话音未落,又有斥候飞马来报:“大帅!沙陀军东南方向,有大队兵马调动迹象,看其旗帜火把,似在向我军与赵州之间运动,意图不明!另,沙陀中军方向,鼓号声密集,似在集结!”
杨师厚心中陡然一沉。沙陀军夜袭王彦章营?又调动兵马向结合部运动?中军集结?这一连串动作,绝不仅仅是防御或小规模报复!再结合白日里截获的、关于沙陀欲“合击王彦章”的模糊情报……
“不好!周德威这是要趁夜动手,先吃掉王彦章这突出的一部,打乱我军部署!” 杨师厚瞬间得出“合理”推断,厉声下令,“传令中军及各营,立刻进入临战状态!弓弩上弦,骑兵备马!再,速派快马,追上王彦章,令他立刻停止追击,向中军靠拢!同时,命左营李将军,率部五千,即刻前出,接应王彦章,并向沙陀军运动方向做出威逼态势,绝不能让沙陀军切断王彦章归路,或威胁我军侧翼!”

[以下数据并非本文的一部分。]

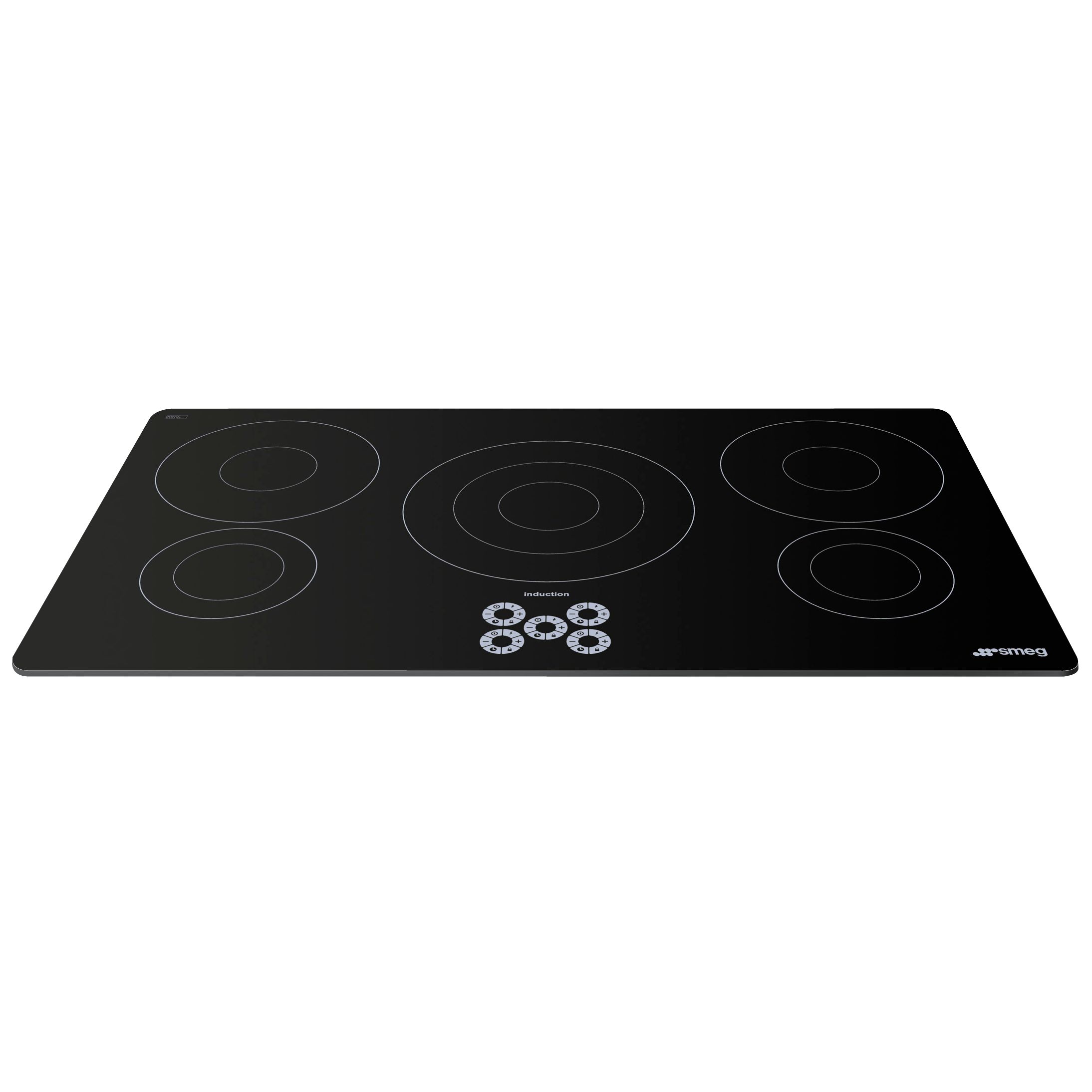 Smeg SI955D Marc Newson Ceramic Induction Hob, Grafica Grigia at John Lewis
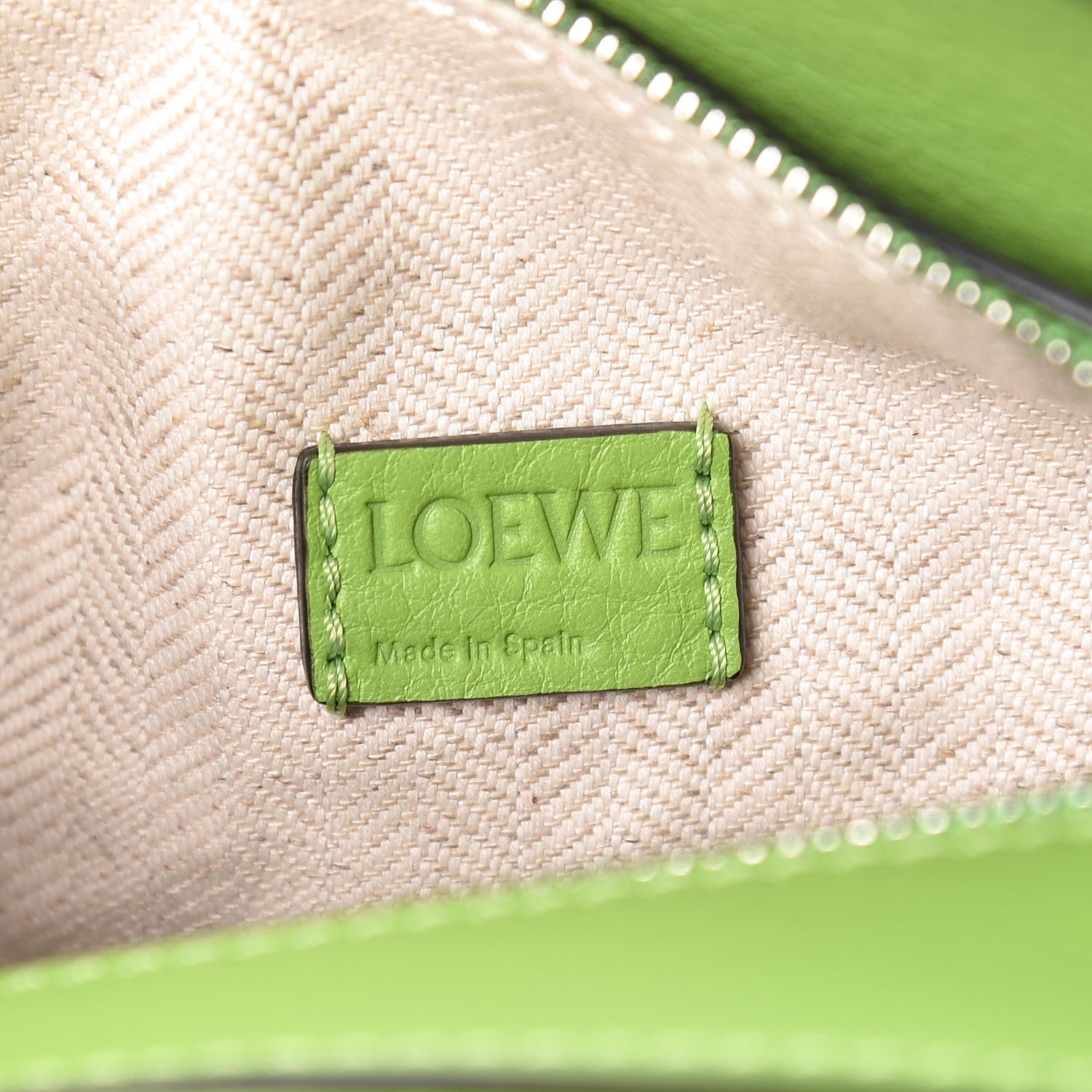 Loewe Calfskin Mini Puzzle Bag Green 6 of 10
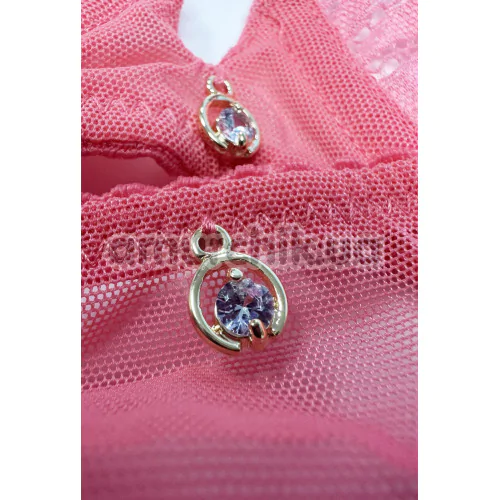 Комплект Passion Free Your Senses Resilque Set, розовый: бюстгальтер + трусики-стринги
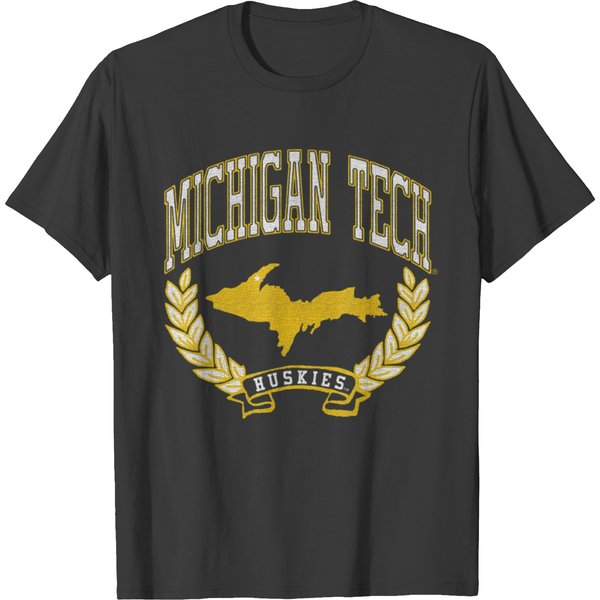 Michigan Tech Huskies Victory Vintage Logo T T-Shirts-image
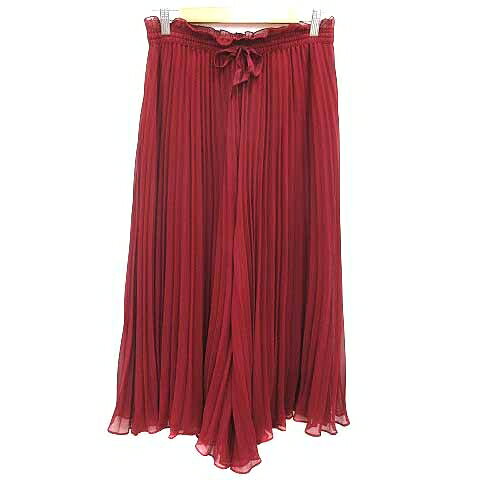 【中古】ザラ ZARA ガウチョパンツ プリーツ S 赤 レッド /YK レディース 【ベクトル 古着】 260808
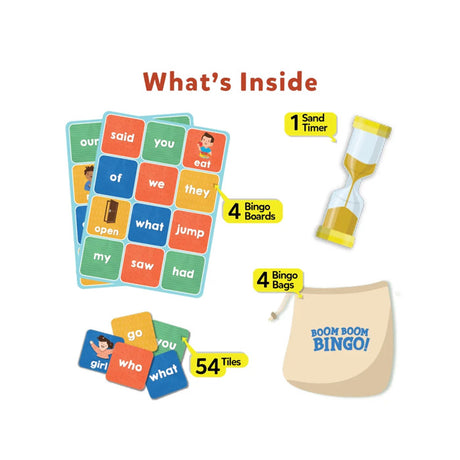 Boom Boom Bingo! Sight Words Boar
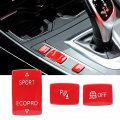 Fydun 3 Pcs Gear Button Kit 6131 9252 912a 1 Esp Antislip Switch Sport Radar Sensor Key Replacement For F20 F21 F22 F23 Red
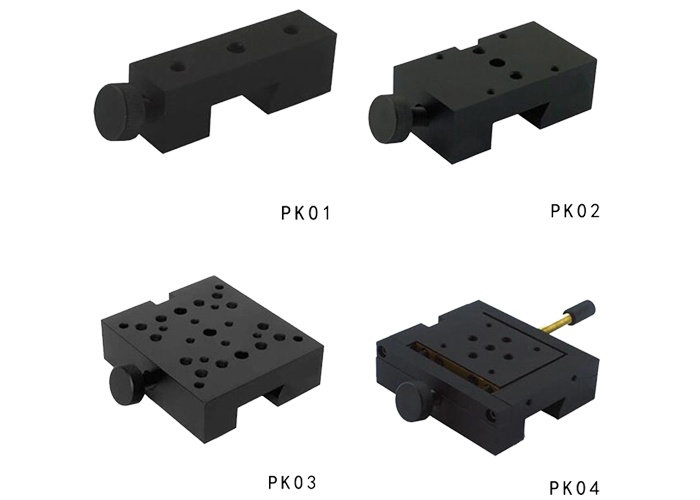光學(xué)滑塊 滑臺(tái) PK系列 燕尾結(jié)構(gòu) 與PG01系列滑軌配合使用 可鎖緊 光學(xué)滑塊 滑臺(tái) PK系列 燕尾結(jié)構(gòu) 與PG01系列滑軌配合使用 可鎖緊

他以为沙陀军终于按捺不住,要发动夜战,首要目标便是孤军突出的王彦章部。他必须立刻做出反应,既救援王彦章,又稳住阵脚,甚至准备与沙陀军进行一场大规模的夜间野战。
然而,战场上的信息传递永远滞后且失真。沙陀军因多处“遇袭”而收缩、调兵防备,在汴梁军斥候和夜色的放大下,变成了“大规模运动”、“意图切断”。汴梁军为接应王彦章而前出的部队,在沙陀军看来,则是“汴梁主力趁夜来攻”的明证。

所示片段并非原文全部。